GCSEs replaced O-levels and CSEs
Students who sat a chemistry exam made up of questions from over five decades scored an average of just 25%.
The experiment, by the Royal Society of Chemistry, showed students scored highest on the most recent questions and worst on those from the 1960s.
One exceptional pupil, from Birmingham managed a score of 94% in the paper, sat by 2000 students last week.
The Royal Society of Chemistry says pupils are not being encouraged to develop problem-solving skills.
Richard Pike, chief executive of the RSC, said: "There is no doubt that the clever pupils are as sharp as they ever were, but most are being stifled by an educational system that does not encourage more detailed problem-solving and rigorous thinking.”
The paper was made up of parts of previous O-level and GCSE exam papers from the 1960s to the 2000s.
Eight questions were selected from each decade, and were mixed up in the examination paper, so that students could not easily tell which decade they came from.
From about 2000 entries, representing 450 schools, the average mark was 25%.
The average mark for the questions from the 1960s was 15%, and for each subsequent decade, this rose steadily, reaching 36% for the 2000s, the RSC said.
The organisation said that it had tried to select topics which are still being studied by GCSE chemistry students.
Experts who have been looking at the results concluded that students today are required to do fewer complex calculations.
"Detailed analysis of the results will be completed over the summer, and a report issued to the educational and science communities," Dr Pike said.
"A preliminary finding is that pupils are unused to more complex problem-solving involving a number of steps in completing calculations, without the prompting that is prevalent in some modern examination questions."
The RSC argues that universities and employers both need young people to have developed problem-solving skills.
Recent papers also differed from older ones by being more topical, drawing on subjects such as nuclear power.
That was a good development, the RSC argues, but there needs to be a balance between relevance and the fostering of skills needed to solve complex problems.
Dr Pike added: “The feedback we have had is overwhelmingly positive, even though we know that the pupils were put under extreme time pressure and would have been unfamiliar with the content or structure of some questions.
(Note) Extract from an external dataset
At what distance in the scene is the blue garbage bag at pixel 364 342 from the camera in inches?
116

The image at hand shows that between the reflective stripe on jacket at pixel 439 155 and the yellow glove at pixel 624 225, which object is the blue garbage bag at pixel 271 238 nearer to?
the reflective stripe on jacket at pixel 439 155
It was the novelty of the experience that excited those taking part, both teachers and pupils".
The highest-scoring student, who won a £1,000 prize, was Nathan Brown of King Edward VI Camphill Boys School, Birmingham, who scored 94%.
An earlier version of this article contained an exam paper in which with two of the answers had errors. This was supplied by the RSC, which has apologised for what it says was a transcription issue.